I could have sworn it was a combination of engineering breakthroughs and invention.

Are you implying NVIDIA would have released Maxwell three years ago if AMD had a chip at this level three years ago, because "competition" drove them to it?

I have to differ. AMD would be launching a Maxwell-esque this week if that were true. I think they're "going" to launch a revision of 290X with a water cooler and some minor manufacturing process improvements instead, and give away games with it.

Why isn't competition driving them to catch up with intel? Surely intel has been beating them down for years and years, that competition should have drove them to innovate a better arch than Faildozer?


----------



## N3M3515 (Sep 23, 2014)

JethroBodine said:


> I could have sworn it was a combination of engineering breakthroughs and invention.

=======

### QUESTIONS ON THE MATERIAL
**A.** List every company the forum thread names.
**B.** Revise the forum thread from "Are you implying" through "them to it?", swapping "NVIDIA" for "the green team".
The lines that follow come from a different source than the forum thread.

### COLLECTED MATERIAL
=======

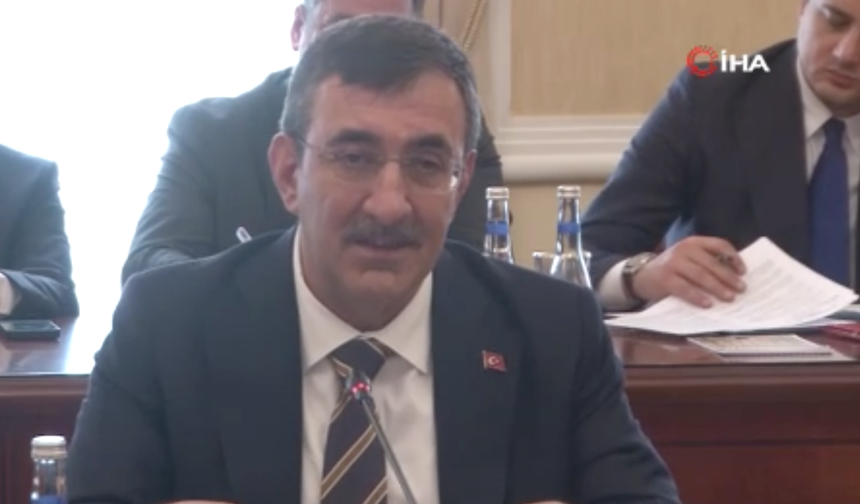 "2025 yılında Türkiye ekonomisinin 1,5 trilyon doları aşmasını bekliyoruz"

=======

### EXPECTED RESPONSES
**A.** NVIDIA, AMD, intel

**B.**
Are you implying the green team would have released Maxwell three years ago if AMD had a chip at this level three years ago, because "competition" drove them to it?